Data for analysis Start Marker
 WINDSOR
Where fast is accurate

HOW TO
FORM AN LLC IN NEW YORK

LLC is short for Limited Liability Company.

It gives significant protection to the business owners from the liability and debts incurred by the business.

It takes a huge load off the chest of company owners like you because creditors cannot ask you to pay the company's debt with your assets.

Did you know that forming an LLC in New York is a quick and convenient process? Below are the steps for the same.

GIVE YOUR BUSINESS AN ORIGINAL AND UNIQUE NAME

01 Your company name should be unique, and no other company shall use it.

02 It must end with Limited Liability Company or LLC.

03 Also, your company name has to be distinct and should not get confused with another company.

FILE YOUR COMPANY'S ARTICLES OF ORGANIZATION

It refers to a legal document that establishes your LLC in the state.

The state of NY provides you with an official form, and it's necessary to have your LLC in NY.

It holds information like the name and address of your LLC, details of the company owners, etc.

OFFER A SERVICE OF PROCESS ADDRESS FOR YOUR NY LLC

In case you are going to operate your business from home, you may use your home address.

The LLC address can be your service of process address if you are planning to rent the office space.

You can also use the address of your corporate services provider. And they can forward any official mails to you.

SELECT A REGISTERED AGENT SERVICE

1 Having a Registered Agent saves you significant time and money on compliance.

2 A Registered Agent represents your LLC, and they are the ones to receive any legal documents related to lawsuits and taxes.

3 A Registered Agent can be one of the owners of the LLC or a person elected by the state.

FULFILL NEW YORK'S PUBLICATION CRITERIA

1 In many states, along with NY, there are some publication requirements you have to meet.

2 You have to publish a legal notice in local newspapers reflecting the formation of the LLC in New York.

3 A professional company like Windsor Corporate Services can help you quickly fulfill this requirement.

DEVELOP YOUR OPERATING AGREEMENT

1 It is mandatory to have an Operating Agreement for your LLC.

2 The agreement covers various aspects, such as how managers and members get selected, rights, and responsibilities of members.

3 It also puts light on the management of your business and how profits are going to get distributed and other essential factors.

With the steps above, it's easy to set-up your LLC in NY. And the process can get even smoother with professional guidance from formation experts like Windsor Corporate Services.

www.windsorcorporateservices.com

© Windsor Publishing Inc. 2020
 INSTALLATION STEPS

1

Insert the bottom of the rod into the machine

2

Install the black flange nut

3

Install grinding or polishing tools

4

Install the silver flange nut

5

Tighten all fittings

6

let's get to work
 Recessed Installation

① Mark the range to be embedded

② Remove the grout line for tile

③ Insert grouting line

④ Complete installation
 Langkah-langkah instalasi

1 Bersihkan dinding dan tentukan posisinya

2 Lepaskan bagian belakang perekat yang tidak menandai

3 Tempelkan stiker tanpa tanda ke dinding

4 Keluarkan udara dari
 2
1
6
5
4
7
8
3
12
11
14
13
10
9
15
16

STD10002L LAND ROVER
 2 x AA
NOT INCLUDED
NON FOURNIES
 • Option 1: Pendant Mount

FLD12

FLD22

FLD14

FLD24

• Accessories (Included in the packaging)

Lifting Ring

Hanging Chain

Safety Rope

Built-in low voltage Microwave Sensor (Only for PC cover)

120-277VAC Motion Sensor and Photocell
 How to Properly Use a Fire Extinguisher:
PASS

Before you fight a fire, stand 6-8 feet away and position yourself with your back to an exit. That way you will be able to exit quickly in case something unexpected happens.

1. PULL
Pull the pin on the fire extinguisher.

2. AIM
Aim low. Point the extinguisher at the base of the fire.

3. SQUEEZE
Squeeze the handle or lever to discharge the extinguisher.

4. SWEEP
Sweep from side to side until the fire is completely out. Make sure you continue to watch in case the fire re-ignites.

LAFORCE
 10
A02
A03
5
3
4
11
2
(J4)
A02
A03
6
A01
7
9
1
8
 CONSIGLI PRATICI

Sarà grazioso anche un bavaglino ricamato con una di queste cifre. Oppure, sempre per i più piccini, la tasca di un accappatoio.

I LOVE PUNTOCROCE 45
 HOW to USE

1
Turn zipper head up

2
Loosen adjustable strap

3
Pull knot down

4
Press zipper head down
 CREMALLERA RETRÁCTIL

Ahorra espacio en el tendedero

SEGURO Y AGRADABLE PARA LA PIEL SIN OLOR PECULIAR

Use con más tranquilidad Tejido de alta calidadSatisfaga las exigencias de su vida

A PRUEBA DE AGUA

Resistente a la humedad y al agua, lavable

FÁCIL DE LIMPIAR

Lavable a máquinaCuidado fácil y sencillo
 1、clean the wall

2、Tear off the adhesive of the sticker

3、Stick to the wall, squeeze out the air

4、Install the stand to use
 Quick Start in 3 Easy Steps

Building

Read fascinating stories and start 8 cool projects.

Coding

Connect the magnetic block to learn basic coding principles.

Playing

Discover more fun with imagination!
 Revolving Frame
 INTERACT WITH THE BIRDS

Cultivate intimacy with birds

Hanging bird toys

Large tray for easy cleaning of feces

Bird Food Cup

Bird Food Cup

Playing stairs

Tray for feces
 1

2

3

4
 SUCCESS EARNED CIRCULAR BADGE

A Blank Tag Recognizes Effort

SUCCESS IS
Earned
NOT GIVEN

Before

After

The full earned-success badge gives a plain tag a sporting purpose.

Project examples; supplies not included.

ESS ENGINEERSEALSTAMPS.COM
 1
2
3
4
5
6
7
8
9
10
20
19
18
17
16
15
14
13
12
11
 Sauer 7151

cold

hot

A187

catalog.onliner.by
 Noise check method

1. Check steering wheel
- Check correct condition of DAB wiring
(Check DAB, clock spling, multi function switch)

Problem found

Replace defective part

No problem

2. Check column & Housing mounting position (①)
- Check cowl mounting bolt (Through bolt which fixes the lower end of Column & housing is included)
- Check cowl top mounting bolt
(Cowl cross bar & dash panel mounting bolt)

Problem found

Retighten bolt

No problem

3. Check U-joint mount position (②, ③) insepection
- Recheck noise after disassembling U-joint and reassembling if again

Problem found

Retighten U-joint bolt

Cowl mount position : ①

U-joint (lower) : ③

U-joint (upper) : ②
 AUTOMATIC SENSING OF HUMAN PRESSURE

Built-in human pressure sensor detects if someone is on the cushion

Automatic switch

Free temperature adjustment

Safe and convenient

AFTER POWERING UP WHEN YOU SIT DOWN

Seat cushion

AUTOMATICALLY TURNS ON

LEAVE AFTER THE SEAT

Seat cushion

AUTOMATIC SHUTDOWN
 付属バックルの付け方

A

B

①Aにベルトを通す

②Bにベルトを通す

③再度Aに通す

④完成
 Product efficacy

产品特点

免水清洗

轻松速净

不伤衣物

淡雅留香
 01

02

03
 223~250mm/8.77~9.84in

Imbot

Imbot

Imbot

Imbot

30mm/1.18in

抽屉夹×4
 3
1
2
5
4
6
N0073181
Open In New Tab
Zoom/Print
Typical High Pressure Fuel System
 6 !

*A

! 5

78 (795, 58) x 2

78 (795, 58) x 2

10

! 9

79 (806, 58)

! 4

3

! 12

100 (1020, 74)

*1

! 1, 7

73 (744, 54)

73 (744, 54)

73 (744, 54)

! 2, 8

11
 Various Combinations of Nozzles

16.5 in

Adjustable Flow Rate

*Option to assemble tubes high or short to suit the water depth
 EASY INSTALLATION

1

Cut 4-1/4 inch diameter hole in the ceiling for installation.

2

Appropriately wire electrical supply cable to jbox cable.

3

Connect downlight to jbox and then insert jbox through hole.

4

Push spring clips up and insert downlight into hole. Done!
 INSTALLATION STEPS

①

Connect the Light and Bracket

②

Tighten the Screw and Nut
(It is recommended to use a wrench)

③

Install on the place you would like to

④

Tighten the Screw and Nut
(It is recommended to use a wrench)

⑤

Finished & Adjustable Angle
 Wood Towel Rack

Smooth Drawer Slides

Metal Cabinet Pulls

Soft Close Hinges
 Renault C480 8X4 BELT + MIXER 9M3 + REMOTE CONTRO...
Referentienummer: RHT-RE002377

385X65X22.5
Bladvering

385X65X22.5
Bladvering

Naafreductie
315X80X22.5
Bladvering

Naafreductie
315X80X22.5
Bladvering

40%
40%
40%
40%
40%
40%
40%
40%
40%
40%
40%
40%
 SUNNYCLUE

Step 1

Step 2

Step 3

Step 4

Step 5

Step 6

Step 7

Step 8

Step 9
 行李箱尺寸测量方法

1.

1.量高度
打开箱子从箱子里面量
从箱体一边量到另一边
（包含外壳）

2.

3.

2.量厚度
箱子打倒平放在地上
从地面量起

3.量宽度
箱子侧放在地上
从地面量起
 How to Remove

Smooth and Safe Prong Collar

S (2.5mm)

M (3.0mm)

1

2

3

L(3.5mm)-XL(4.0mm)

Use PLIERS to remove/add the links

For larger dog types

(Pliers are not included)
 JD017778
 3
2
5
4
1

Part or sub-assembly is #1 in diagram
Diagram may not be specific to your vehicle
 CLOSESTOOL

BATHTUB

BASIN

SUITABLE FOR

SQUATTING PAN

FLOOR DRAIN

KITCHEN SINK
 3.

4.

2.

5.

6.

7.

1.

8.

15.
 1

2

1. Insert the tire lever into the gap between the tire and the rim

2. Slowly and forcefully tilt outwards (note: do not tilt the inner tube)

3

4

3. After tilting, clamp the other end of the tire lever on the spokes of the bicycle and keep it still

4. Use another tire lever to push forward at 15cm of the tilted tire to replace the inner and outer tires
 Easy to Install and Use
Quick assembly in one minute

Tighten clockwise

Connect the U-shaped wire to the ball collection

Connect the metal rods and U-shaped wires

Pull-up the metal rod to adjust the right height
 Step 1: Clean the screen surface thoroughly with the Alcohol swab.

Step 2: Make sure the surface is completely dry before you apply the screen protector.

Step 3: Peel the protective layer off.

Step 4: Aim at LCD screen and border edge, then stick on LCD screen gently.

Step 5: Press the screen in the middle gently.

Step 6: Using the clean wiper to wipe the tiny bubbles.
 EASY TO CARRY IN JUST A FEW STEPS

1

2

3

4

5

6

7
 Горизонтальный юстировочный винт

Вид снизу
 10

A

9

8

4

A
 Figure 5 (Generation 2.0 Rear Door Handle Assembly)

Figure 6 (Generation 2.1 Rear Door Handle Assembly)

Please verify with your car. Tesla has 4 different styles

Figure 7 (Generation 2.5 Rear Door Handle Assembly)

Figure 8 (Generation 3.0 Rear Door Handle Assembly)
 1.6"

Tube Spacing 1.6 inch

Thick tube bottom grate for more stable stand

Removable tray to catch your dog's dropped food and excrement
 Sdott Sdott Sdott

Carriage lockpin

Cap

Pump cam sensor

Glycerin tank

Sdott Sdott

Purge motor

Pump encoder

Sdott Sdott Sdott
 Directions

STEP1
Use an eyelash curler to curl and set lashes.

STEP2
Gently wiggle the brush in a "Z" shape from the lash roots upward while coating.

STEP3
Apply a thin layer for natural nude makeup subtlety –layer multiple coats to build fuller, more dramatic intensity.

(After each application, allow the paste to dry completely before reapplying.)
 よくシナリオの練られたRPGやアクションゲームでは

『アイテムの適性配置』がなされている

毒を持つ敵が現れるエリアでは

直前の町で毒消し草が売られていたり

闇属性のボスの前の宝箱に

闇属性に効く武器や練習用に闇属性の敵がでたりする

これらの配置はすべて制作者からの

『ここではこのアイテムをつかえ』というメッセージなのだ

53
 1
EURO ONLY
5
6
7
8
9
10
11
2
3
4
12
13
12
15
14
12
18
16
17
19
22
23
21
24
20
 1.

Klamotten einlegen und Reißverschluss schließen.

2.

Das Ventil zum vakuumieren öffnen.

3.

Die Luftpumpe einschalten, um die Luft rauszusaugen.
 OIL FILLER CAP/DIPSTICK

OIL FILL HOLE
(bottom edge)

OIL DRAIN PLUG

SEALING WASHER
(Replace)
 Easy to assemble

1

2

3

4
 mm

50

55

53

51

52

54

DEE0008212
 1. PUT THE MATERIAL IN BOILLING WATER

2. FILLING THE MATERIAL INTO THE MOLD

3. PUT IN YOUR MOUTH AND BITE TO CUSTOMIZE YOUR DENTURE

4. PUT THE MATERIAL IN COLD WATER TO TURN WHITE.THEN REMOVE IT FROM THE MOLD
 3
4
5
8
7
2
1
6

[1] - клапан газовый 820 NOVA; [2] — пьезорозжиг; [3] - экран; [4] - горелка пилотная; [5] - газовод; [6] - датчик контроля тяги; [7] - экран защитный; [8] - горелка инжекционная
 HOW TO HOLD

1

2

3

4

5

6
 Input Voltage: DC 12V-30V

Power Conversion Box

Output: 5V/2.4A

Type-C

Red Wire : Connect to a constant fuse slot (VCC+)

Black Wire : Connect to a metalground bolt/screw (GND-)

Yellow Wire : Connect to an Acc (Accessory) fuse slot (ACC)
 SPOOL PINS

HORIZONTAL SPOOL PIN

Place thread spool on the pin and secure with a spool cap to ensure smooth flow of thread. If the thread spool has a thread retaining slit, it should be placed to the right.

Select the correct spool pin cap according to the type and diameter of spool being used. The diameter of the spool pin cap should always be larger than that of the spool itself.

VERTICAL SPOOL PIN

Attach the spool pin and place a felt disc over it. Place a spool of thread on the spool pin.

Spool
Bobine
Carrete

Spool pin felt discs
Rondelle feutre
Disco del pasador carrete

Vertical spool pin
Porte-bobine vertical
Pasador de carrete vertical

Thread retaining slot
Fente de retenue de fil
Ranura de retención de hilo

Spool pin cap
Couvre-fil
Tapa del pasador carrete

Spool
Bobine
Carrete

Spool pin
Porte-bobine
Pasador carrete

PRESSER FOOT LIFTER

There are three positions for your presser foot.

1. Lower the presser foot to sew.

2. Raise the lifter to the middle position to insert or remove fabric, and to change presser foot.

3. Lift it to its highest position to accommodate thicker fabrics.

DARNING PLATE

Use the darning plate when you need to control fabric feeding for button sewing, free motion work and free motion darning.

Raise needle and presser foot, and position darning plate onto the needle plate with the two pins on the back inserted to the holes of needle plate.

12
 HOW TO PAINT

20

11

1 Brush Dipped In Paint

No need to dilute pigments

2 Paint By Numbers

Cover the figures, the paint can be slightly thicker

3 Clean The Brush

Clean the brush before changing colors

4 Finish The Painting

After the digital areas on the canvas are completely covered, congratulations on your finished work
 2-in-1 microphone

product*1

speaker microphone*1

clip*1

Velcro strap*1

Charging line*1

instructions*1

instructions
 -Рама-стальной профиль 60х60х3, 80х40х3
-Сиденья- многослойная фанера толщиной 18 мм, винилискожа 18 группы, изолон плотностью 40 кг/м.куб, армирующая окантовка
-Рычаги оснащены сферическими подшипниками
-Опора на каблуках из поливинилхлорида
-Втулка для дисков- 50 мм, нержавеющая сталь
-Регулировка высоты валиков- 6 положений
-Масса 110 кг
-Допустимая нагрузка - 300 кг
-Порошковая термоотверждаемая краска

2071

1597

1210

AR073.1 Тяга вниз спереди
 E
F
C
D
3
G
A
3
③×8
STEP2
Data for analysis End Marker
Only an exact copy of the lines from the beginning of the listing through the line with "It gives significant", both included, belongs in the answer.

 WINDSOR
Where fast is accurate

HOW TO
FORM AN LLC IN NEW YORK

LLC is short for Limited Liability Company.

It gives significant protection to the business owners from the liability and debts incurred by the business.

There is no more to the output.